After that, you can start Luigi by passing parameters through the terminal, or using a 'start_luigi_etl_pipeline.sh' script.
Files location:
./📂Luigi_ETL
└── 📁Pipeline
├── 📄luigi_pipeline.py
├── 📄start_luigi_etl_pipeline.sh
└── 📁My_Beautiful_Tasks
└── 📄Pipeline_launcher.py
If Your OS has a bash shell the ETL pipeline can be started using the bash script:
./start_luigi_etl_pipeline.sh
The script contains an example of all the necessary arguments to run.
To launch the pipeline through this script, do not forget to make it executable.

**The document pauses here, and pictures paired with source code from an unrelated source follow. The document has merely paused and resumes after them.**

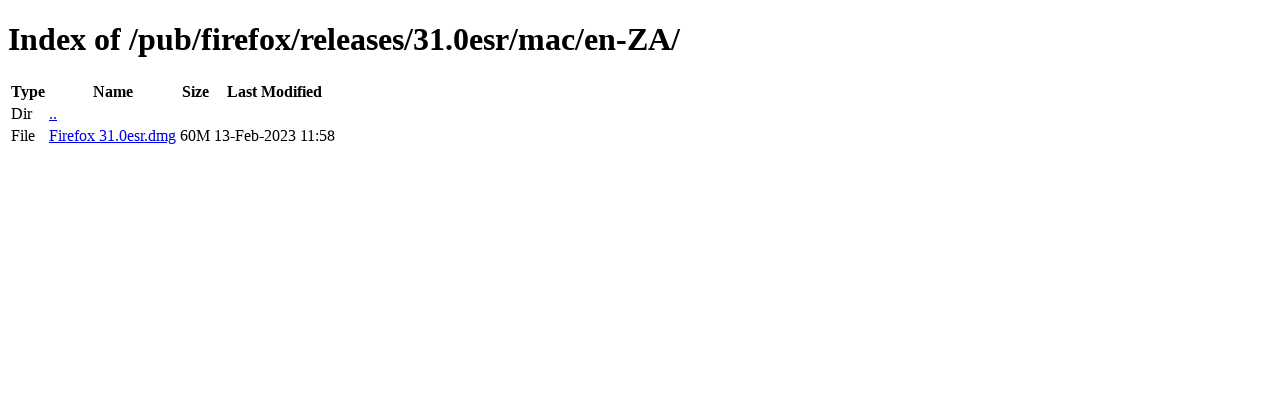

--- FILE ---
content_type: text/html; charset=utf-8
request_url: http://ftp.mozilla.org/pub/firefox/releases/31.0esr/mac/en-ZA/
body_size: 319
content:
<!DOCTYPE html>
<html>
        <head>
                <meta charset="UTF-8">
                <title>Directory Listing: /pub/firefox/releases/31.0esr/mac/en-ZA/</title>
        </head>
        <body>
                <h1>Index of /pub/firefox/releases/31.0esr/mac/en-ZA/</h1>
                <table>
                        <tr>
                                <th>Type</th>
                                <th>Name</th>
                                <th>Size</th>
                                <th>Last Modified</th>
                        </tr>
                        
                        <tr>
                                <td>Dir</td>
                                <td><a href="/pub/firefox/releases/31.0esr/mac/">..</a></td>
                                <td></td>
                                <td></td>
                        </tr>
                        
                        
                        
                        
                        <tr>
                                <td>File</td>
                                <td><a href="/pub/firefox/releases/31.0esr/mac/en-ZA/Firefox 31.0esr.dmg">Firefox 31.0esr.dmg</a></td>
                                <td>60M</td>
                                <td>13-Feb-2023 11:58</td>
                        </tr>
                        
                        
                </table>
        </body>
</html>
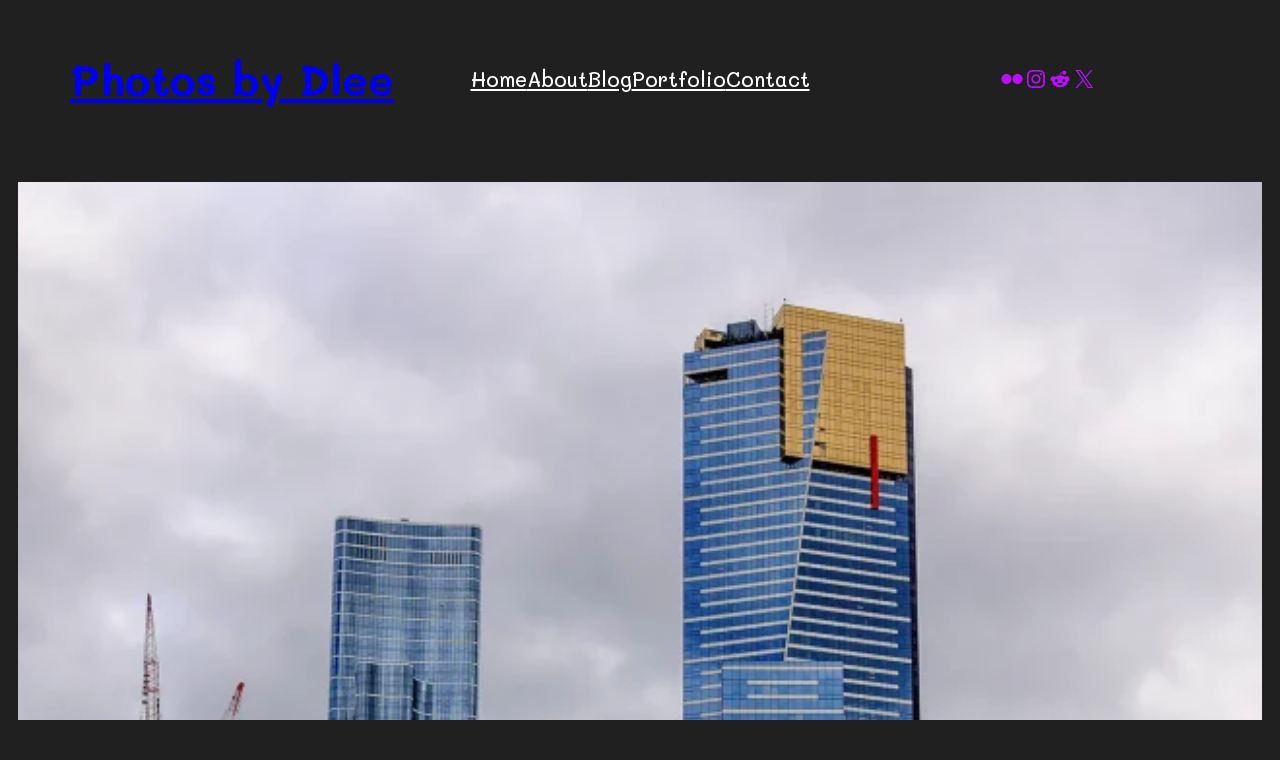

--- FILE ---
content_type: text/css
request_url: https://photosbydlee.com/wp-content/themes/yithwonder-child/style.css?ver=0.1
body_size: -67
content:
/*
Theme Name: YITH Wonder Child Theme
Theme URI: https://mrmeowpuss.com/
Author: Daniel Lee
Author URI: https://mrmeowpuss.com/
Description: YITH Wonder Child Theme
Requires at least: 5.8
Tested up to: 5.9
Requires PHP: 5.6
Version: 0.1
License: GNU General Public License v2 or later
License URI: http://www.gnu.org/licenses/gpl-2.0.html
Text Domain: yith-wonder-child
Template: yith-wonder
Tags: custom-colors, custom-menu, custom-logo, editor-style, featured-images, full-site-editing, block-patterns

YITH Wonder Child WordPress Theme, (C) 2024 WordPress.org
YITH Wonder Child Theme is distributed under the terms of the GNU GPL.
*/


chmod +x ./start_luigi_etl_pipeline.sh
The script can also be run directly with python.
Example of run script:
python3 -B -m luigi_pipeline Load.LoadTask --local-scheduler \
--ExternalData.ExternalData-external-data-path "~/luigi_tasks/ExternalData" \
\
--Extract.ExtractTask-extract-data-path "~/luigi_tasks/ExtractTask" \
--Extract.ExtractTask-extract-file-mask "csv" \
--Extract.ExtractTask-external-data-file-mask "csv" \
--Extract.ExtractTask-drop-list "['column_drop_name', 'column_to_delete']" \
\
--Transform.TransformTask-file-to-transform-path "~/luigi_tasks/TransformTask" \
--Transform.TransformTask-transform-file-mask "json" \
--Transform.TransformTask-transform-parsing-rules-drop "{'column_to_drop': [False, 'NaN', 0]}" \
--Transform.TransformTask-transform-parsing-rules-filter "{'column_to_filter': ['drop_if_not_in_vip', 'drop_too'], 'filter_too': ['0']}" \
--Transform.TransformTask-transform-parsing-rules-vip "{'data_to_save_like_vip': ['vip_value_1, vip_value_2'], 'save_too': ['vip_value_3']}" \
--Transform.TransformTask-date-path-part $(date +%F --date "2022-12-01") \
\
--Load.LoadTask-load-data-path "~/luigi_tasks/LoadTask" \
--Load.LoadTask-load-file-mask "parquet"
The example above shows the launch of all tasks.
Tests are embedded inside the pipeline.
Thank you for your interest in my work.